▶ [Tasks for this exercise]
1 – Translate this sentence from the Gabriela (1983 film) article into Spanish: "It was shot in the cities of Paraty, in the state of Rio de Janeiro, and Garopaba, Santa Catarina."
2 – In the rows, render the lines from the start through the line containing "465L186 325H116L94 278L0" as a numbered list, omitting blank lines.

▶ [Text excerpt]
_ _ _ _ _
- Film poster
- Directed by: Bruno Barreto
- Written by: Bruno Barreto Leopoldo Serran Flávio R. Tambellini
- Based on: Gabriela, Cravo e Canela by Jorge Amado
- Produced by: Ibrahim Moussa Harold Nebenzal
- Starring: Sônia Braga Marcello Mastroianni
- Cinematography: Carlo Di Palma
- Edited by: Emmanuelle Castro
- Music by: Antonio Carlos Jobim
- Production companies: United Artists Sultana Corporation Metro
- Distributed by: MGM/UA Entertainment Co. (through United International Pictures)
- Release date: 24 March 1983;
- Running time: 99 minutes
- Country: Brazil
- Language: Portuguese
- Box office: $1.3 million

= Gabriela (1983 film) =

1983 film

Gabriela is a 1983 Brazilian romance film directed by Bruno Barreto and starring Sônia Braga, Marcello Mastroianni, and Antonio Cantafora. It was shot in the cities of Paraty, in the state of Rio de Janeiro, and Garopaba, Santa Catarina. It is based on Brazilian author Jorge Amado's 1958 book Gabriela, Clove and Cinnamon.

==Plot==
It is 1925. Nacib (Mastroianni) is the owner of a bar in a small town. He meets Gabriela (Braga) and he hires her as a cook.
_ _ _ _ _
▶ [Material to process]
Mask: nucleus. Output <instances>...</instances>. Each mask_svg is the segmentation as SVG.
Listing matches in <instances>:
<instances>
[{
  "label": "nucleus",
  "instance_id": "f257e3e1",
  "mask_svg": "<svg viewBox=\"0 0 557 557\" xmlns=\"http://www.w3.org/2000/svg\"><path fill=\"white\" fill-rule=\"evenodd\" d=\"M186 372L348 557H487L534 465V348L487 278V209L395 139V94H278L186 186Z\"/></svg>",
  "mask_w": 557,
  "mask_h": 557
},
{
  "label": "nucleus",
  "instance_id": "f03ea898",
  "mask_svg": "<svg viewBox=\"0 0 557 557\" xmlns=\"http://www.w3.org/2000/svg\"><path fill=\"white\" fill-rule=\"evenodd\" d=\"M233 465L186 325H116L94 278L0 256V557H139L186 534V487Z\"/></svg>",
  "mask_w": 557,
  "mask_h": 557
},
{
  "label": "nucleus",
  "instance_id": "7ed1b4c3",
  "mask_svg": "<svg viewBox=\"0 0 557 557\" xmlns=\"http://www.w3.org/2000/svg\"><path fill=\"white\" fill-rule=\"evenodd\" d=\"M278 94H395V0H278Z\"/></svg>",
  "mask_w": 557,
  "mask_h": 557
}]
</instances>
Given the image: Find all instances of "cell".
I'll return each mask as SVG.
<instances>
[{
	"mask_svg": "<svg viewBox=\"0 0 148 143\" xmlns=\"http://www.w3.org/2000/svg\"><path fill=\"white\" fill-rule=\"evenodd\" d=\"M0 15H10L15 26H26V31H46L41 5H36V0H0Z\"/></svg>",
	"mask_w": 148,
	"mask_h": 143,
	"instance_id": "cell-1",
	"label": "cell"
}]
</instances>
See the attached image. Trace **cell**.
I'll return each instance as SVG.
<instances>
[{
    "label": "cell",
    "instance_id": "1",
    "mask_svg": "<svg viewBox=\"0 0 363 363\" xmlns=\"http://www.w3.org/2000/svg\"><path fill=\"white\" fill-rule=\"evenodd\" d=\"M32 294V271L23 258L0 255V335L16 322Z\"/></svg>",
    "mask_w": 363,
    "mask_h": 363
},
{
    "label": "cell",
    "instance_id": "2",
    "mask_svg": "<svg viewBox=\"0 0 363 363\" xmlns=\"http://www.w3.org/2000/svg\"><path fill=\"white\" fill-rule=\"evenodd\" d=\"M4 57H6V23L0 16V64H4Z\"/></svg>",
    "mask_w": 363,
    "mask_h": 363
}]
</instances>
_ _ _ _ _
▶ [Solutions per task]
1 – Fue rodada en las ciudades de Paraty, en el estado de Río de Janeiro, y Garopaba, Santa Catarina.

2 –
1. Mask: nucleus. Output <instances>...</instances>. Each mask_svg is the segmentation as SVG.
2. Listing matches in <instances>:
3. <instances>
4. [{
5.   "label": "nucleus",
6.   "instance_id": "f257e3e1",
7.   "mask_svg": "<svg viewBox=\"0 0 557 557\" xmlns=\"http://www.w3.org/2000/svg\"><path fill=\"white\" fill-rule=\"evenodd\" d=\"M186 372L348 557H487L534 465V348L487 278V209L395 139V94H278L186 186Z\"/></svg>",
8.   "mask_w": 557,
9.   "mask_h": 557
10. },
11. {
12.   "label": "nucleus",
13.   "instance_id": "f03ea898",
14.   "mask_svg": "<svg viewBox=\"0 0 557 557\" xmlns=\"http://www.w3.org/2000/svg\"><path fill=\"white\" fill-rule=\"evenodd\" d=\"M233 465L186 325H116L94 278L0 256V557H139L186 534V487Z\"/></svg>",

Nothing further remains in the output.